Sorry Delgirl I did misunderstand you as I've re read your post. Good to know for myself if I have to serve the notice by hand that the gardai will assist. And you've also then got proof of service. Did your tenants leave after that ?  I ask because OP's tenants seen to know exactly what they are at.


----------



## delgirl (15 Jun 2012)

I was so grateful to the Gardai for their help and am sure that my dreadful tenant wouldn't have left had they not been there to witness that I had served the Notice of Termination on them.

My solicitor is an ex-Garda and he told me to call them and expain what was going on, that 'I feared for my personal safety' and that there may be a 'breach of the peace' on the part of the tenant when they receive the notice.

I had two Gardai in uniform in a patrol car and that was enough for the tenant to get spooked. He had previous convictions, which I didn't know about, was already known to the Gardai and didn't want to draw further attention to himself. I gave him 28 days to move out, which I was obliged to do, and he was gone in 12 days. I served the notice at the front door and told him that the Gardai were here to witness the notice being served and that he therefore could not deny ever having received it - which is also a common ploy of errant tenants.

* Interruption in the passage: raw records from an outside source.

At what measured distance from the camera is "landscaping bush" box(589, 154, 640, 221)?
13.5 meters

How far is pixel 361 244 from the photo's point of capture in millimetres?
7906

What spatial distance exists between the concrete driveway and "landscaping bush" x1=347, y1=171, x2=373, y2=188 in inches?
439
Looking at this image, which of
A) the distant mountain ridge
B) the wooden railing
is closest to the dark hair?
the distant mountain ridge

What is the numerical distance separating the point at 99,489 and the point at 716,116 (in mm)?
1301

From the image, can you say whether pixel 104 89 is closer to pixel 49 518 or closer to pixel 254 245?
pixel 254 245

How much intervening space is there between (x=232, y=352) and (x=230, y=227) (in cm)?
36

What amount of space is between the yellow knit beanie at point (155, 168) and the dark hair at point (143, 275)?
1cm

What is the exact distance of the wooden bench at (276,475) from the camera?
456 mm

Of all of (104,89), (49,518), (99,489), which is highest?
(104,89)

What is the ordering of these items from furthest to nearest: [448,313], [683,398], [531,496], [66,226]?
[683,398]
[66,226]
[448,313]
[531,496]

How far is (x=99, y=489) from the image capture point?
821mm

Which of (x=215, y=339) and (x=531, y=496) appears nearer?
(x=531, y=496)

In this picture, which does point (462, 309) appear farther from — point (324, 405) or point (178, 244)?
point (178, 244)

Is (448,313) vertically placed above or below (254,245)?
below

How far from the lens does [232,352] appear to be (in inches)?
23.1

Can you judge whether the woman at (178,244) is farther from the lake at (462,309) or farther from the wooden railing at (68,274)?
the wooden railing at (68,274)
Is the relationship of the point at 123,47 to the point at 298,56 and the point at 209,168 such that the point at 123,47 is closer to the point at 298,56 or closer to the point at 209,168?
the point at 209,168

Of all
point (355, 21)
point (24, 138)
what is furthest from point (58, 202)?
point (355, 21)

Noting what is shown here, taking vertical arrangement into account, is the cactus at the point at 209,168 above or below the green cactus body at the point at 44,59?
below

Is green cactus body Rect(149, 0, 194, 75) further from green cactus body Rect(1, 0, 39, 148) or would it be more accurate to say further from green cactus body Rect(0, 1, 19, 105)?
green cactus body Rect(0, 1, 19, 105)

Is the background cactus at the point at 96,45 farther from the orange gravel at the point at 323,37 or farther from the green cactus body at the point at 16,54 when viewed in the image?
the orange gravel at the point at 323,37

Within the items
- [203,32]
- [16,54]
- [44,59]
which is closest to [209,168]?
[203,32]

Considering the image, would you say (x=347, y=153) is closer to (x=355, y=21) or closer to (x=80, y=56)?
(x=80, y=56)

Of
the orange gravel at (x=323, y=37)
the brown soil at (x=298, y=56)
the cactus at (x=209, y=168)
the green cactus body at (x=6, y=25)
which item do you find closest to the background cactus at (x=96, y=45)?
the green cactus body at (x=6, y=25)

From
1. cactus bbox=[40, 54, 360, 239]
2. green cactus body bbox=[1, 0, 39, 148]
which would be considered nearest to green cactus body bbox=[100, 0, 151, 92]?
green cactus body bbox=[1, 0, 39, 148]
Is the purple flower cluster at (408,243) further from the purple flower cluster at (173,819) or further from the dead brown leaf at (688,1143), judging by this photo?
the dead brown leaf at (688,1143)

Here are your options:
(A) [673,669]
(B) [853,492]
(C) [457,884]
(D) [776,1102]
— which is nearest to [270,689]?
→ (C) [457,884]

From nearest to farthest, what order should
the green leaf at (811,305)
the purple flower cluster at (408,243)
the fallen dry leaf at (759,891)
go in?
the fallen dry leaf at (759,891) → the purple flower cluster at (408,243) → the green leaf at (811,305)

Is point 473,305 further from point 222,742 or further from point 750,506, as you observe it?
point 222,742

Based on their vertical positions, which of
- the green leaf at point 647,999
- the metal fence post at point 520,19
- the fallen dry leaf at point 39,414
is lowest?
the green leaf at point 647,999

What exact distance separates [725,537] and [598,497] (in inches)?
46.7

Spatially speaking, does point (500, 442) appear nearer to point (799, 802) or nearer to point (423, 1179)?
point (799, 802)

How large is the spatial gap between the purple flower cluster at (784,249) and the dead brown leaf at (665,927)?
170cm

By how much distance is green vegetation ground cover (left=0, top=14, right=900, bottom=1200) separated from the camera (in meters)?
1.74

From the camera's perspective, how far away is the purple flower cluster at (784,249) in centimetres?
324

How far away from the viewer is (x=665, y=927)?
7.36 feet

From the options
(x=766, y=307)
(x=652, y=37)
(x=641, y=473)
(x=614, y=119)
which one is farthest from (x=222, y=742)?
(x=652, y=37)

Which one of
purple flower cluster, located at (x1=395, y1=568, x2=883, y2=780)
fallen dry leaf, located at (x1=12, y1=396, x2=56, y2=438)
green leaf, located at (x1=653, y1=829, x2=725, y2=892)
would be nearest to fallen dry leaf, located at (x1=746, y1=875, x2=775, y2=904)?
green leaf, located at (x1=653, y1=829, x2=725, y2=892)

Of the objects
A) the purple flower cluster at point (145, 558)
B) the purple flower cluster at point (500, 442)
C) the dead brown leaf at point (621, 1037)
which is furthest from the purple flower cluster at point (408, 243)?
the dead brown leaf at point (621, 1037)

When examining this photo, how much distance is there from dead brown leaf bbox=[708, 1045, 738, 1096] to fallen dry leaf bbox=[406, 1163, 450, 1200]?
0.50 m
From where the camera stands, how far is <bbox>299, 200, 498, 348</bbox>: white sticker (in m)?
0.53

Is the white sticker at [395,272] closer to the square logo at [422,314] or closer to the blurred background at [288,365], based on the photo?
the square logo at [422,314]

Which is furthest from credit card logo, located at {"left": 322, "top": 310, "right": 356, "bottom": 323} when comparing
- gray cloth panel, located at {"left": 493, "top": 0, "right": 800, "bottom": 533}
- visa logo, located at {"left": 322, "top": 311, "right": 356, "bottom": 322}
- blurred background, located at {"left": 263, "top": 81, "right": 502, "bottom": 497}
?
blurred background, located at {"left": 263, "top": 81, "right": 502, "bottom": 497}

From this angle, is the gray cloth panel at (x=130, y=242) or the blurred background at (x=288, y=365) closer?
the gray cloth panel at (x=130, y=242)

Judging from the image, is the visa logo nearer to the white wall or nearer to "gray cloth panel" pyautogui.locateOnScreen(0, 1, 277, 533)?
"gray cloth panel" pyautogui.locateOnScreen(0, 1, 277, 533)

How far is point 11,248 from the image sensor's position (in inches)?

If the OP approaches the Gardai with all the written complaints from other residents and the written notice to terminate, stating that he/she is afraid of the possibility of violence on the tenants' behalf, they will help.

As you know, if the tenants decide to ignore the 28 day notice to terminate, that opens a whole other can of worms with the PRTB. I was very lucky I didn't have to go there.


----------



## Boi (27 Jun 2012)

Thank you all for the help. Sorry I havent posted anything since my original post. Unfortunately the fiasco at my property wasnt in the cards and I had other pressing matters and had to go away. I have a one year fixed lease. I am back now and will be issuing notice and will let you know how this goes.
regards.


----------